How to earn your 'master's degree of investing'... The secret to collecting huge income streams from your investments... Why you're probably groaning about this advice... The 'Hot Stove Club'...

Would you like to earn an 18% yield on one of the world's safest investments?
It's something anyone can do.
You simply need to learn one of the great investment secrets in the world.
This secret is part of earning your "master's degree of investing." This secret isn't basic stuff like knowing what a dividend is or what a balance sheet is. It's not a tool you can use every day. It's not a way to value stocks.
Much more important than any of that, this secret is a mindset. It's an enlightened way of viewing business and investment. Once you internalize and implement this mindset, you will advance to a new level of investment mastery.
I call this part of your "master's degree of investing" not because it's complicated. It's actually laughably simple.
I call this a master's-level idea because it takes most people years to grasp this idea. It's not something new investors grasp immediately. It's something that typically only seasoned investors can appreciate and practice.

Here it is...
When it comes to investing, boring is big money.
Boring causes "investment magic" to happen.
Boring can provide you with financial freedom.

For example, let's study one of the greatest investment stories of all time: Procter & Gamble (P&G)...
Most every house in America has at least one P&G product somewhere in a medicine cabinet, pantry, or storage closet. P&G is one of the world's top consumer-products businesses. Every year, it sells billions of dollars' worth of everyday products like Gillette razors, Pampers diapers, Charmin toilet paper, Crest toothpaste, Bounty paper towels, and Tide laundry detergent.
Razors... diapers... toilet paper... toothpaste... paper towels... laundry detergent.
You could hardly think up a more boring product lineup. It's nothing that will interest the average investor.
But great investors see something unusual in it. They see something that others do not. They are able to see a wealth-producing "golden thread" running through P&G's products.
Not many people can see this golden thread. That's why most individual investors have zero interest in owning such a boring business.
But it's a source of tremendous power. It's one of the great secrets of successful long-term investing.
And it's why seasoned, sophisticated investors have HUGE interest in owning them.
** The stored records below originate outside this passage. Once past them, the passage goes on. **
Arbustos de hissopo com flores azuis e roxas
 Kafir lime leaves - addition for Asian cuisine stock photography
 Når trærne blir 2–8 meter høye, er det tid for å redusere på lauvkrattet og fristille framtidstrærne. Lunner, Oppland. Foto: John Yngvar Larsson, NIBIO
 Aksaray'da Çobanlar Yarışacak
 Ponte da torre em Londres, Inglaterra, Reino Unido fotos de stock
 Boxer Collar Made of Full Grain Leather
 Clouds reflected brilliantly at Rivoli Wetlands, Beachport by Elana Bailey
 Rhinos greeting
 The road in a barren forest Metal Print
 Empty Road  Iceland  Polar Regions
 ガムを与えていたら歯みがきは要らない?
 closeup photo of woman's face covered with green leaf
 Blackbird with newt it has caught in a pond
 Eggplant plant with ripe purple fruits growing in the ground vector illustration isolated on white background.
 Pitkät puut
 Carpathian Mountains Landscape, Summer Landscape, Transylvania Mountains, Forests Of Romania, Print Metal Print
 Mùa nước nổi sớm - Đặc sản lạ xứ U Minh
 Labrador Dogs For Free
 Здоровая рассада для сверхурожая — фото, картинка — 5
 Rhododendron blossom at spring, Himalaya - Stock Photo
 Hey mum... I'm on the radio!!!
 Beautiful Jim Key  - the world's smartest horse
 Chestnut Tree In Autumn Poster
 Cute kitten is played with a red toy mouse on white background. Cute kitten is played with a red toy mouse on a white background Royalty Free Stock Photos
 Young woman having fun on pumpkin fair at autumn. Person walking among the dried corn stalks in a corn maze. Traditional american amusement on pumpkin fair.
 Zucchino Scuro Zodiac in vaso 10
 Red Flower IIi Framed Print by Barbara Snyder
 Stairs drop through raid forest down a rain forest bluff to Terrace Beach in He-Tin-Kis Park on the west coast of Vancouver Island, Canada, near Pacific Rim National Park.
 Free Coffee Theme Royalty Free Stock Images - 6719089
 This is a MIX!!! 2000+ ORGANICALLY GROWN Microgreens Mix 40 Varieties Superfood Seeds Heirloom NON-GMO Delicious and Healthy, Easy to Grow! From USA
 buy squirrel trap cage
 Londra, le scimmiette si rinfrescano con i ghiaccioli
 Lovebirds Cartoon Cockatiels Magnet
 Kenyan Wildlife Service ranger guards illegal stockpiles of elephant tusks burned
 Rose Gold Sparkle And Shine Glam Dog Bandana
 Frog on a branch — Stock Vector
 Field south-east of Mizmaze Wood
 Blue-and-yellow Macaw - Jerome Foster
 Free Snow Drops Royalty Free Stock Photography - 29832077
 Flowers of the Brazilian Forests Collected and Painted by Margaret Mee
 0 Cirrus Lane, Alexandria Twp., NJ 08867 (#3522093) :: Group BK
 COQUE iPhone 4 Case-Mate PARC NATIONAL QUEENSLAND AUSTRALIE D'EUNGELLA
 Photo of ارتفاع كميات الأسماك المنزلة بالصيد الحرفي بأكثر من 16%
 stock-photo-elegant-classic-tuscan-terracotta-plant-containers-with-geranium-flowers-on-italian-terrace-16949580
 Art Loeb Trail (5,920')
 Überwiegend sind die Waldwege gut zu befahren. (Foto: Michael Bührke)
For many elite investors, it's ALL they want to own.
They know when it comes to investing, boring is big money.

You see, in 2014, Procter & Gamble shareholders received a cash dividend of $2.52 for every share owned.
Procter & Gamble's dividend in 2014 was 7% more than the dividend paid in 2013. The dividend paid in 2013 was more than the dividend paid in 2012... which was larger than the dividend paid in 2011... which was larger than the dividend paid in 2010.
The dividend increases were no surprise to longtime owners of Procter & Gamble. It was simply business as usual. P&G has increased its dividend paid to shareholders every year for more than 50 years. To P&G investors, larger cash payments are a fact of life.
Because P&G has increased its dividend every year for more than 50 years, a kind of investment magic has happened. P&G is rewarding longtime shareholders with incredible amounts of cash.
An investor who bought P&G in 1994 at around $14.25 (split-adjusted) began earning a 2.3% dividend yield on his investment. Since P&G's annual dividend has increased every year and shares have split a couple times along the way, that same investor is now earning an astounding 18% on his original investment.

Remember, P&G's dividend yield rises every year. It's one of the safest, most reliable income streams on the planet. Earning an 18% yield on P&G is incredible when you consider that many investors take huge risks in the pursuit of 5% dividends. They buy businesses with dangerous debt levels. They buy dangerous commodity investments that can plunge with the price of a commodity like crude oil.
But not longtime P&G owners. They're earning huge dividend yields that rise every year, paid by one of the world's strongest, safest companies. That's investment magic.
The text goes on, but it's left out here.